James Beard's New Fish Cookery - James Beard [148]
OYSTER STEW I
4 tablespoons or more butter
1/2 pint milk
1 pint cream
11/2 pints oysters and liquor
Salt
Freshly ground black pepper
Cayenne pepper
First of all heat the bowls. When they are hot, put a large piece of butter in each one and keep the bowls hot. Heat the milk, cream, and oyster liquor to the boiling point. Salt and pepper to taste and add a dash of cayenne. Add the oysters and let it come to the boiling point again. Ladle into the hot bowls. You may add a dash of paprika, if you like. I prefer my stew with hot crunchy French bread, although crackers are the traditional accompaniment.
This recipe makes four generous or six medium-sized servings.
OYSTER STEW II
4 tablespoons butter
11/2 pints oysters
1 quart milk or half cream and half milk
Salt
Freshly ground black pepper
Paprika
Melt the butter, add the drained oysters and cook until the edges curl — about 3 minutes. Add the liquids, season to taste, and bring just to the boiling point. Serve with a dash of paprika. This will serve six people.

+++

### What to do
Transcribe the oyster stew recipes above in full, word for word.

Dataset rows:
+++

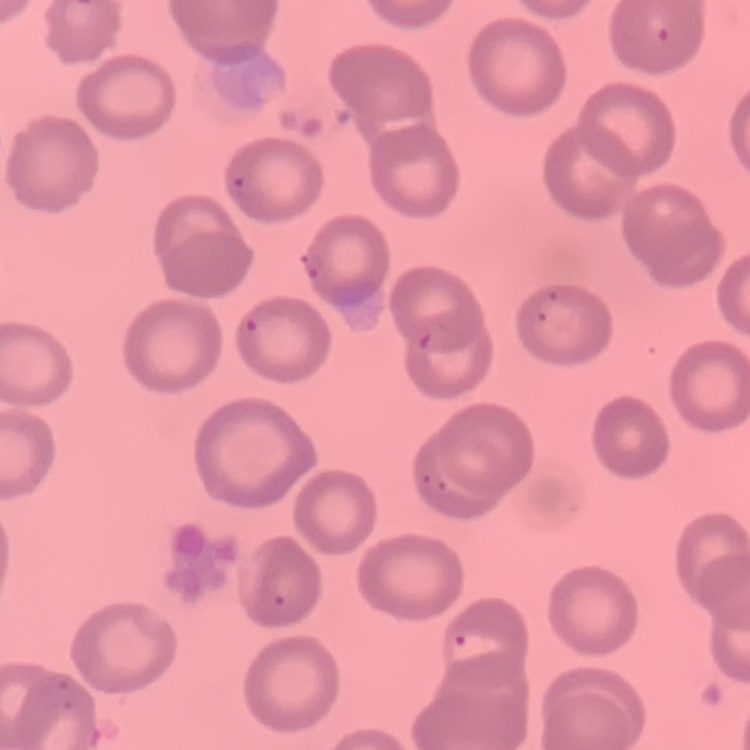

erythrocyte morphology = no rouleaux formation
preparation = thin peripheral smear
stain = Field's or Giemsa
image type = one tile cut from a larger photomicrographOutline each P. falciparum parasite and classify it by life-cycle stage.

+++

### Solution to this task
James Beard's New Fish Cookery - James Beard [148]
OYSTER STEW I
4 tablespoons or more butter
1/2 pint milk
1 pint cream
11/2 pints oysters and liquor
Salt
Freshly ground black pepper
Cayenne pepper
First of all heat the bowls. When they are hot, put a large piece of butter in each one and keep the bowls hot. Heat the milk, cream, and oyster liquor to the boiling point. Salt and pepper to taste and add a dash of cayenne. Add the oysters and let it come to the boiling point again. Ladle into the hot bowls. You may add a dash of paprika, if you like. I prefer my stew with hot crunchy French bread, although crackers are the traditional accompaniment.
This recipe makes four generous or six medium-sized servings.
OYSTER STEW II
4 tablespoons butter
11/2 pints oysters
1 quart milk or half cream and half milk
Salt
Freshly ground black pepper
Paprika
Melt the butter, add the drained oysters and cook until the edges curl — about 3 minutes. Add the liquids, season to taste, and bring just to the boiling point. Serve with a dash of paprika. This will serve six people.